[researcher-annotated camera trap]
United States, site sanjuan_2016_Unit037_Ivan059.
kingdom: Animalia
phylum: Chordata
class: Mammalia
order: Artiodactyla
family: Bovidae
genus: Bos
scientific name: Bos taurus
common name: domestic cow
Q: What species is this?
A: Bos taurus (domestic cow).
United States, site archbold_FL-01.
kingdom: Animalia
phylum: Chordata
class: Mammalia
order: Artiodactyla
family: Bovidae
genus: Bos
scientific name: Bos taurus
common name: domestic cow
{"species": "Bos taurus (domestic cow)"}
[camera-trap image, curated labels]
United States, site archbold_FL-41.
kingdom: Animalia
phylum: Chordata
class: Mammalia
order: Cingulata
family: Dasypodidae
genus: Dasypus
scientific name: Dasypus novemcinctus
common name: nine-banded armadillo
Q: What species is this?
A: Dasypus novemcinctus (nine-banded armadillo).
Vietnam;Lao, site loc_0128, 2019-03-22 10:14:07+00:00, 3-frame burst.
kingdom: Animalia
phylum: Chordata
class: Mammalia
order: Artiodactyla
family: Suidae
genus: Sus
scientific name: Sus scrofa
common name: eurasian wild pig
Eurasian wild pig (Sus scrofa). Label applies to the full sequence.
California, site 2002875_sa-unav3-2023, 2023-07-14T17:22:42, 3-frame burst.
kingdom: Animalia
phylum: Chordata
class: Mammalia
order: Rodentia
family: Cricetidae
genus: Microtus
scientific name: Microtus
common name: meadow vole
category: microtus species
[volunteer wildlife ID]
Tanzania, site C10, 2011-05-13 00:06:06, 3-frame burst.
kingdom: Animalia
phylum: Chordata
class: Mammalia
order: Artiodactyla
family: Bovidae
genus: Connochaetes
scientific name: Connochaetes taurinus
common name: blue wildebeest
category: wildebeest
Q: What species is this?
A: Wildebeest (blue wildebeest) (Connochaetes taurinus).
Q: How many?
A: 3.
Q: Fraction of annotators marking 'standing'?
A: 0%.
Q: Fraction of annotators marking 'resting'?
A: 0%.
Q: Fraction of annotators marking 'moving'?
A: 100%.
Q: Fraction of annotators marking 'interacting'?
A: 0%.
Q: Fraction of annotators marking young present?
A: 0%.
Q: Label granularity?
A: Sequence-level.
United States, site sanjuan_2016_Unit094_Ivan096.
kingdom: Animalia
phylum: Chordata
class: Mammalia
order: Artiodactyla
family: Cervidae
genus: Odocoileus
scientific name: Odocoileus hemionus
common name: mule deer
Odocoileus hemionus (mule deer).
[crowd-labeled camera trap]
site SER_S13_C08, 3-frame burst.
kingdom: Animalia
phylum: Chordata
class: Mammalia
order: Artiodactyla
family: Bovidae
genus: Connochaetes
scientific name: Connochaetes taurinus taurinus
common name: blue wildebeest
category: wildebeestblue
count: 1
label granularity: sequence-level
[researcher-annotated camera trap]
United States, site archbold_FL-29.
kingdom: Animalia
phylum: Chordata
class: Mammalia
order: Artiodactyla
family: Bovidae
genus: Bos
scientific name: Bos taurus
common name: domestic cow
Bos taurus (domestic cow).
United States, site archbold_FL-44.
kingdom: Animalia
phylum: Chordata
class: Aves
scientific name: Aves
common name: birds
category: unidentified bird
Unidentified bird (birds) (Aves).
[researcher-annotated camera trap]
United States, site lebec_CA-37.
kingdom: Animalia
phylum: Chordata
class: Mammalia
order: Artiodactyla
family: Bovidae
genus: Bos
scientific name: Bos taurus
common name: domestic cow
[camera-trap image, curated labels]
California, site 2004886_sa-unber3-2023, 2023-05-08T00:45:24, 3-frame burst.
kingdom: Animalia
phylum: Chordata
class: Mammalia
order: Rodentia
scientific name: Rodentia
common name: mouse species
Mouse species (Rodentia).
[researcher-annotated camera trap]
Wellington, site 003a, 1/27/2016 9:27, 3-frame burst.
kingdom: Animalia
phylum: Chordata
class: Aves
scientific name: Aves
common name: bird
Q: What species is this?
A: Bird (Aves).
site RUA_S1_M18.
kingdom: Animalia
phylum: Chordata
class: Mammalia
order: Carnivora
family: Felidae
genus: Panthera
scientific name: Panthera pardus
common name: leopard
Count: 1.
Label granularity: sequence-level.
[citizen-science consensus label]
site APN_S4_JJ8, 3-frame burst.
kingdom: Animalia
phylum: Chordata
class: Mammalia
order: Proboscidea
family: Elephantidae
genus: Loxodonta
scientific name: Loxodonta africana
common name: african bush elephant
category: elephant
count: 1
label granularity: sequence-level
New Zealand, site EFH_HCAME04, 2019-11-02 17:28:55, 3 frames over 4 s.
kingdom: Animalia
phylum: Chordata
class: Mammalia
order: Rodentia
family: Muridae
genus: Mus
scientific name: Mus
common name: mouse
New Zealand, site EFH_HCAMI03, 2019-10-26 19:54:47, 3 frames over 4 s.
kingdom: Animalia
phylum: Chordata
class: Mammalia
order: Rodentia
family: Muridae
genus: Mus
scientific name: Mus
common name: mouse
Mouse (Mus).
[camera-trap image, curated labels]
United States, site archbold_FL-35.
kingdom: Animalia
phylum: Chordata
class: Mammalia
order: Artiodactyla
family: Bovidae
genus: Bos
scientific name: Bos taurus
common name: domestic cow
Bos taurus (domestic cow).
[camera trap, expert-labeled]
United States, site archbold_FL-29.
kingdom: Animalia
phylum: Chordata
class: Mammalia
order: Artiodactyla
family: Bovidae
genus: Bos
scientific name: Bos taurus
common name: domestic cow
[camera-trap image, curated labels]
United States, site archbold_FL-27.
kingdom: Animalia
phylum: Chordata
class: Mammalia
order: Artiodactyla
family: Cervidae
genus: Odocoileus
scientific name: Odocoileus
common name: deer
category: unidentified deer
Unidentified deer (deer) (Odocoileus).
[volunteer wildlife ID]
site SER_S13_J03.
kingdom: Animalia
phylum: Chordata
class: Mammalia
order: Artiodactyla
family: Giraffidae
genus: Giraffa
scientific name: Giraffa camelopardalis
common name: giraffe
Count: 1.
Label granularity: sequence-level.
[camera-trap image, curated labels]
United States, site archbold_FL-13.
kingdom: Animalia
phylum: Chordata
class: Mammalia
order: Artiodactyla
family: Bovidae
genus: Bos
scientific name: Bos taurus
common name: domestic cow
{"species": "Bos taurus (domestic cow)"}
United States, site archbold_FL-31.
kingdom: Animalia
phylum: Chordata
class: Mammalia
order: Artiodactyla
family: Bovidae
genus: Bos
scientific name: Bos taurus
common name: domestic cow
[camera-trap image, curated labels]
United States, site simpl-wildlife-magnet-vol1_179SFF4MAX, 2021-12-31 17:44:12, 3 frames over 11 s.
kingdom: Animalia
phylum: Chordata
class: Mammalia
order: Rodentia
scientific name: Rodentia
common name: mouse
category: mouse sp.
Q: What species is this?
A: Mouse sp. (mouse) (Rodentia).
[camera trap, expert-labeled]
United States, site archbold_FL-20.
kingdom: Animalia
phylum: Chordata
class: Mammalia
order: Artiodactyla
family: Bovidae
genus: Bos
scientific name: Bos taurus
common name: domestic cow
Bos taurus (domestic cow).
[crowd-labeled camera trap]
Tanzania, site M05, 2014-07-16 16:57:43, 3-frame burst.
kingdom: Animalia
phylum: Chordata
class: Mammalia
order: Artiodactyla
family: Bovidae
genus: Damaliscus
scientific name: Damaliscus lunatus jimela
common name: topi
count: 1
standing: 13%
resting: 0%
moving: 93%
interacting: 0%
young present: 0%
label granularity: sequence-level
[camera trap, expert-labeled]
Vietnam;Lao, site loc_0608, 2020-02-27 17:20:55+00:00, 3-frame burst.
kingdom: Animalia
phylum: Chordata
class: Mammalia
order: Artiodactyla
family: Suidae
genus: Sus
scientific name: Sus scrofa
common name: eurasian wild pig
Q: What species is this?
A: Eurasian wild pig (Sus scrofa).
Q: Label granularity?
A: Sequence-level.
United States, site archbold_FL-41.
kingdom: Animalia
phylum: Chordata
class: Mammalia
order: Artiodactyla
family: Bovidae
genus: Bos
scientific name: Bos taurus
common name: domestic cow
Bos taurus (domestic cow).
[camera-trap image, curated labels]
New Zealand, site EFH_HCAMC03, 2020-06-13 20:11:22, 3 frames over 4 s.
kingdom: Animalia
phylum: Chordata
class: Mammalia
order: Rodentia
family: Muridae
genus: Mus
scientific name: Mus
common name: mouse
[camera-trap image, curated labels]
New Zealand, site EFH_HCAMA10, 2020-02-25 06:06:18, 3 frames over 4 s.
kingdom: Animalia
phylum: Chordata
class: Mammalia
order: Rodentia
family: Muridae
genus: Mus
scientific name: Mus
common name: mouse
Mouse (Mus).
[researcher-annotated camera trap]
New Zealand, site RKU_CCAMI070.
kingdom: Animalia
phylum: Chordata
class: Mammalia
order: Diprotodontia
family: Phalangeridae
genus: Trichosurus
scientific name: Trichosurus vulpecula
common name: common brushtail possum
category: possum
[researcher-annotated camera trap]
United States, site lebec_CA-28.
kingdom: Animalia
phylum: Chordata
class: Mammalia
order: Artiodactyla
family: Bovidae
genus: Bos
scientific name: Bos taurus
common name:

Exercise details.
In the reply, include exactly the lines from the beginning of the entries above through the line holding "A: Dasypus novemcinctus", and nothing besides.

Solution.
[researcher-annotated camera trap]
United States, site sanjuan_2016_Unit037_Ivan059.
kingdom: Animalia
phylum: Chordata
class: Mammalia
order: Artiodactyla
family: Bovidae
genus: Bos
scientific name: Bos taurus
common name: domestic cow
Q: What species is this?
A: Bos taurus (domestic cow).
United States, site archbold_FL-01.
kingdom: Animalia
phylum: Chordata
class: Mammalia
order: Artiodactyla
family: Bovidae
genus: Bos
scientific name: Bos taurus
common name: domestic cow
{"species": "Bos taurus (domestic cow)"}
[camera-trap image, curated labels]
United States, site archbold_FL-41.
kingdom: Animalia
phylum: Chordata
class: Mammalia
order: Cingulata
family: Dasypodidae
genus: Dasypus
scientific name: Dasypus novemcinctus
common name: nine-banded armadillo
Q: What species is this?
A: Dasypus novemcinctus (nine-banded armadillo).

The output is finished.